What you are asked to do
Can you put every line of the listing below into a numbered list, skipping the blank lines?
◇ ◇ ◇ ◇
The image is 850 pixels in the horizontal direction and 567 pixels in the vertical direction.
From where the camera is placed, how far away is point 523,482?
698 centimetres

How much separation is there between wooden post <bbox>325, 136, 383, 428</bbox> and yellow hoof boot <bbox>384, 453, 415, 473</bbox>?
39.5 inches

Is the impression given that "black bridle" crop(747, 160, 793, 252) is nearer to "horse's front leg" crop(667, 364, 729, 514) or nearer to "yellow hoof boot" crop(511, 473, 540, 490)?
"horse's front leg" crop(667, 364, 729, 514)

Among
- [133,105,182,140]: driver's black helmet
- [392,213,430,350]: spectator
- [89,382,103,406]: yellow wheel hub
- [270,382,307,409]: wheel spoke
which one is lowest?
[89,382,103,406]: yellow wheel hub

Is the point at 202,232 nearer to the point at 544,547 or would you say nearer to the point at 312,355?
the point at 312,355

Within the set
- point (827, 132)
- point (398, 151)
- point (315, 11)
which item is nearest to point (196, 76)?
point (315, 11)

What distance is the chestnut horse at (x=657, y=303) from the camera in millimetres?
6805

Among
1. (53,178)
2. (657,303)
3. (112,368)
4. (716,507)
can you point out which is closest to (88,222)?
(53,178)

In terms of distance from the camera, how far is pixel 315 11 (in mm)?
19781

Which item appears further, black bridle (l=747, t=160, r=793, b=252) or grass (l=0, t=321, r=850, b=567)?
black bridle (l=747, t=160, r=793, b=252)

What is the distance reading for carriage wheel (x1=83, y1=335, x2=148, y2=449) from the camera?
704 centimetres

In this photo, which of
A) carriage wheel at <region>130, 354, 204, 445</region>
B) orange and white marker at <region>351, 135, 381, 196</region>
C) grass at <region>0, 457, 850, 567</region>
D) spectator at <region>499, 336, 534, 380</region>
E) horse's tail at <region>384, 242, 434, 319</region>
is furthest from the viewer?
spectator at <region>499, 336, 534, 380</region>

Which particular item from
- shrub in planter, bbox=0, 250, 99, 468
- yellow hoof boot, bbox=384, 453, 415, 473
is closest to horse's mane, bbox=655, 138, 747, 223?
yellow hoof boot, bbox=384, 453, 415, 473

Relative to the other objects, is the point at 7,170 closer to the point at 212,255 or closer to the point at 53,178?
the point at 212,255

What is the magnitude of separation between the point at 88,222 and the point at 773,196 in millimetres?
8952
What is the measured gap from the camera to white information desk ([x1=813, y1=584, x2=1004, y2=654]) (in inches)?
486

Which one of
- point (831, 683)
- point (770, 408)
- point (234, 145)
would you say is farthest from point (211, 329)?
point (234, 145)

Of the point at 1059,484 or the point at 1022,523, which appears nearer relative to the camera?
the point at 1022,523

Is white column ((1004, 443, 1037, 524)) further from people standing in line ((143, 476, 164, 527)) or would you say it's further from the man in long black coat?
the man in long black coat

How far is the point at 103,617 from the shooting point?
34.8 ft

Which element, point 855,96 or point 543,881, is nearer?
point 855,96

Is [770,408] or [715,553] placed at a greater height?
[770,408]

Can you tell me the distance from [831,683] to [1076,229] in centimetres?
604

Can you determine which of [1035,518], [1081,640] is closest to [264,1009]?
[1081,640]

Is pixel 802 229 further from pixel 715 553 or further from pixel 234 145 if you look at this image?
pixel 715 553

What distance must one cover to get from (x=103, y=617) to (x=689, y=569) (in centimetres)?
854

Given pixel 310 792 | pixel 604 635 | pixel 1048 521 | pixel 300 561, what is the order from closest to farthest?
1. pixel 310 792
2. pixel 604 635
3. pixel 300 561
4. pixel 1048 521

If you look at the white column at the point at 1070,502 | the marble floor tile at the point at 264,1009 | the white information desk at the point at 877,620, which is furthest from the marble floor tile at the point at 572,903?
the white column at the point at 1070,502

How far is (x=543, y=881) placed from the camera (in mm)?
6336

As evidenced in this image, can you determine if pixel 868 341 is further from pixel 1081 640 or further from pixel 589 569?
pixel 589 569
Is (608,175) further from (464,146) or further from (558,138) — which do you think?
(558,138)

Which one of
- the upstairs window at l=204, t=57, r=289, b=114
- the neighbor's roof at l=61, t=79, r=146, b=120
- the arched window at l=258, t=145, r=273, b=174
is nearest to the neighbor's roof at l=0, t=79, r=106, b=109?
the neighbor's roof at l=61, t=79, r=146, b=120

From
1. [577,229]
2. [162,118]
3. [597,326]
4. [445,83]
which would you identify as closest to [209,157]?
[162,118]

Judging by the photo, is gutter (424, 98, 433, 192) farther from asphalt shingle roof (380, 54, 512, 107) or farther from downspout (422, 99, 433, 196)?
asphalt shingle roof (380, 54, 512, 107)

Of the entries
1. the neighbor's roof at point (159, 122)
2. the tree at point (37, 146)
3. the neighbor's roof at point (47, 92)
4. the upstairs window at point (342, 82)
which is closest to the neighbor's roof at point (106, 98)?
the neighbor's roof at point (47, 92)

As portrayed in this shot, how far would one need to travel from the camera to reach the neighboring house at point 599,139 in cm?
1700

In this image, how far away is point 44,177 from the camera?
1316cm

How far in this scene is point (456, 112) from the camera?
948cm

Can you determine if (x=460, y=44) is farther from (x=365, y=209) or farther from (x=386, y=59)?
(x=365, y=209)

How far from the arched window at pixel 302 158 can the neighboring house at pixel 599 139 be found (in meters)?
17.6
◇ ◇ ◇ ◇
Solution to this task
1. The image is 850 pixels in the horizontal direction and 567 pixels in the vertical direction.
2. From where the camera is placed, how far away is point 523,482?
3. 698 centimetres
4. How much separation is there between wooden post <bbox>325, 136, 383, 428</bbox> and yellow hoof boot <bbox>384, 453, 415, 473</bbox>?
5. 39.5 inches
6. Is the impression given that "black bridle" crop(747, 160, 793, 252) is nearer to "horse's front leg" crop(667, 364, 729, 514) or nearer to "yellow hoof boot" crop(511, 473, 540, 490)?
7. "horse's front leg" crop(667, 364, 729, 514)
8. Among
9. - [133,105,182,140]: driver's black helmet
10. - [392,213,430,350]: spectator
11. - [89,382,103,406]: yellow wheel hub
12. - [270,382,307,409]: wheel spoke
13. which one is lowest?
14. [89,382,103,406]: yellow wheel hub
15. Is the point at 202,232 nearer to the point at 544,547 or would you say nearer to the point at 312,355?
16. the point at 312,355
17. Within the set
18. - point (827, 132)
19. - point (398, 151)
20. - point (315, 11)
21. which item is nearest to point (196, 76)?
22. point (315, 11)
23. What distance is the chestnut horse at (x=657, y=303) from the camera in millimetres?
24. 6805
25. Among
26. 1. (53,178)
27. 2. (657,303)
28. 3. (112,368)
29. 4. (716,507)
30. can you point out which is closest to (88,222)?
31. (53,178)
32. In terms of distance from the camera, how far is pixel 315 11 (in mm)?
33. 19781
34. Which item appears further, black bridle (l=747, t=160, r=793, b=252) or grass (l=0, t=321, r=850, b=567)?
35. black bridle (l=747, t=160, r=793, b=252)
36. What is the distance reading for carriage wheel (x1=83, y1=335, x2=148, y2=449) from the camera?
37. 704 centimetres
38. In this photo, which of
39. A) carriage wheel at <region>130, 354, 204, 445</region>
40. B) orange and white marker at <region>351, 135, 381, 196</region>
41. C) grass at <region>0, 457, 850, 567</region>
42. D) spectator at <region>499, 336, 534, 380</region>
43. E) horse's tail at <region>384, 242, 434, 319</region>
44. is furthest from the viewer?
45. spectator at <region>499, 336, 534, 380</region>
46. Which particular item from
47. - shrub in planter, bbox=0, 250, 99, 468
48. - yellow hoof boot, bbox=384, 453, 415, 473
49. is closest to horse's mane, bbox=655, 138, 747, 223?
50. yellow hoof boot, bbox=384, 453, 415, 473
51. Relative to the other objects, is the point at 7,170 closer to the point at 212,255 or closer to the point at 53,178?
52. the point at 212,255
53. What is the magnitude of separation between the point at 88,222 and the point at 773,196 in millimetres?
54. 8952
55. What is the measured gap from the camera to white information desk ([x1=813, y1=584, x2=1004, y2=654]) (in inches)?
56. 486
57. Which one of
58. - point (831, 683)
59. - point (770, 408)
60. - point (234, 145)
61. would you say is farthest from point (211, 329)?
62. point (234, 145)
63. Of the point at 1059,484 or the point at 1022,523, which appears nearer relative to the camera?
64. the point at 1022,523
65. Is white column ((1004, 443, 1037, 524)) further from people standing in line ((143, 476, 164, 527)) or would you say it's further from the man in long black coat?
66. the man in long black coat
67. How far is the point at 103,617 from the shooting point?
68. 34.8 ft
69. Which element, point 855,96 or point 543,881, is nearer?
70. point 855,96
71. Is [770,408] or [715,553] placed at a greater height?
72. [770,408]
73. Can you tell me the distance from [831,683] to [1076,229] in centimetres?
74. 604
75. Can you determine which of [1035,518], [1081,640] is closest to [264,1009]?
76. [1081,640]
77. Is pixel 802 229 further from pixel 715 553 or further from pixel 234 145 if you look at this image?
78. pixel 715 553
79. What distance must one cover to get from (x=103, y=617) to (x=689, y=569) (in centimetres)?
80. 854
81. Given pixel 310 792 | pixel 604 635 | pixel 1048 521 | pixel 300 561, what is the order from closest to farthest?
82. 1. pixel 310 792
83. 2. pixel 604 635
84. 3. pixel 300 561
85. 4. pixel 1048 521
86. If you look at the white column at the point at 1070,502 | the marble floor tile at the point at 264,1009 | the white information desk at the point at 877,620, which is furthest from the marble floor tile at the point at 572,903?
87. the white column at the point at 1070,502
88. How far is (x=543, y=881) placed from the camera (in mm)?
89. 6336
90. As evidenced in this image, can you determine if pixel 868 341 is further from pixel 1081 640 or further from pixel 589 569?
91. pixel 589 569
92. Is (608,175) further from (464,146) or further from (558,138) — which do you think?
93. (558,138)
94. Which one of
95. - the upstairs window at l=204, t=57, r=289, b=114
96. - the neighbor's roof at l=61, t=79, r=146, b=120
97. - the arched window at l=258, t=145, r=273, b=174
98. is nearest to the neighbor's roof at l=0, t=79, r=106, b=109?
99. the neighbor's roof at l=61, t=79, r=146, b=120
100. From
101. 1. [577,229]
102. 2. [162,118]
103. 3. [597,326]
104. 4. [445,83]
105. which would you identify as closest to [209,157]?
106. [162,118]
107. Judging by the photo, is gutter (424, 98, 433, 192) farther from asphalt shingle roof (380, 54, 512, 107) or farther from downspout (422, 99, 433, 196)?
108. asphalt shingle roof (380, 54, 512, 107)
109. Of the entries
110. 1. the neighbor's roof at point (159, 122)
111. 2. the tree at point (37, 146)
112. 3. the neighbor's roof at point (47, 92)
113. 4. the upstairs window at point (342, 82)
114. which is closest to the neighbor's roof at point (106, 98)?
115. the neighbor's roof at point (47, 92)
116. As portrayed in this shot, how far would one need to travel from the camera to reach the neighboring house at point 599,139 in cm?
117. 1700
118. In this image, how far away is point 44,177 from the camera?
119. 1316cm
120. How far in this scene is point (456, 112) from the camera?
121. 948cm
122. Can you determine if (x=460, y=44) is farther from (x=365, y=209) or farther from (x=386, y=59)?
123. (x=365, y=209)
124. How far from the arched window at pixel 302 158 can the neighboring house at pixel 599 139 be found (in meters)?
125. 17.6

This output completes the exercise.